Provided passage |
------------------------------------------------------------

My name is Self-Appointed Expert, and this is my blog. It is part memoir, mostly fiction, and above all just trying to be funny. Some of is based on stuff that happened to me, some is based on stuff that happened to people I know, and a good deal is just entirely made up. So, if you find yourself offended, just remember - it's a joke. When you give me that look, it's a joke. Consider it my homage to the Secret Life of Walter Mitty, A Million Little Pieces, John Hodgman, and Christopher Guest.

Tuesday, June 20, 2006

They should really just pay us in press releases.

I came to law school to do two things: find a husband, and change the world. Since I'm not dating anyone at the moment, and I'm kind of a pill, as of late I've been focusing most of my efforts on the latter goal. You know, the world changing.

------------------------------------------------------------

Data provided |
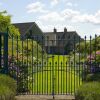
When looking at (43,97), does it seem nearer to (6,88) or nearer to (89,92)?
(6,88)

------------------------------------------------------------

Work task 1 |
According to the law school blog post, what two things did the writer come to law school to do?
Work task 2 |
Write the next part of the law school blog post, starting after its last sentence.

Answer space 1 |
To find a husband and to change the world.

Answer space 2 |
Like most law students who have never had to work for their money, I'm a firm believer that I should never do anything unless it has the capacity to change the world. And I mean anything. Like this morning, for instance, I had to choose between eating some very delicious cranberry and walnut cereal with soy milk, or cooking myself some free-range eggs and applewood smoked bacon. It was an easy choice for a dedicated world-changer. What does that wheat plant or soy bean care if I eat it? Answer: Not a lot. All it has to do is sit around and photosynthesize and it's right back where it started, no world-changing involved. Or, at least, those plants don't care nearly as much as the chicken fetus or the gormet hog whose life I ended prematurely in order to sate my early morning craving (nah, it was really just a slight preference) for protein. I rocked those bitches' WORLDS.

But more importantly, I'm committed to changing the world with my job. Isn't everybody? I mean, I don't really get how cleaning toilets leads to a better life for all of mankind, but I really can't explain why all those janitor people would be willing to do it otherwise. Those toilets are stinky.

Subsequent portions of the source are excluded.